Fair trade is both a social movement and a model for economic development where workers are paid a fair trade, brought into their business as stakeholders, and social and environmental standards are observed in the development of a wide variety of goods. Fair trade practices have blossomed among many food products and hand crafts; however, it is almost nonexistent in the fragrance industry. Roche became determined to change this, and her company has gotten behind her vision to produce fair trade fragrance products.  

Two years ago, two communities in Rwanda were starting to plant patchouli, but they had no western market for the product and there was no fair trade agreement. Through Roche, Mane is now the community’s partner, and Roche worked with the International Trade Center (ITC) of Geneva, a United Nations organization, to set up fair trade practices. Roche recently spent a week in Rwanda last October as the oil began to be produced.

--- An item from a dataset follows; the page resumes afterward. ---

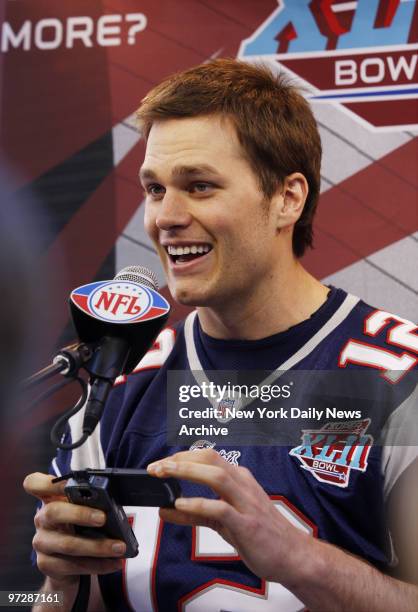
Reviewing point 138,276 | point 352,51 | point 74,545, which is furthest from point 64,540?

smaller-celine-watering.JPGThe two Rwandan communities now have over 800 workers working in the planting, while a local company named Epcher is working closely with the community to extract the oil as the product produced rapidly approaches mass market quality. In the meantime, Mane is buying the oil the workers are now making to get the project off the ground. Most patchouli oil worldwide is produced in Indonesia, and it has almost no history in Africa, so this is something entirely new for the Rwandan communities. Plans are in place for two top leaders of the Rwandan operation to come this spring to Mane’s main offices in France for further training.

Roche realized when she took the Self-Expression and Leadership program in the fall of 2006 that she really could do this and that she was the one to make it happen. She credits the program with providing powerful training in being accountable and producing results.

New opportunities are now opening up for fair trade fragrance production. Roche is meeting with ITC in Geneva this April to discuss new projects in Ethiopia and Sierra Leone, and she has a supplier in Brazil that also wishes to get involved. Meanwhile, the first patchouli oil from Rwanda is expected to reach the market at the end of this year.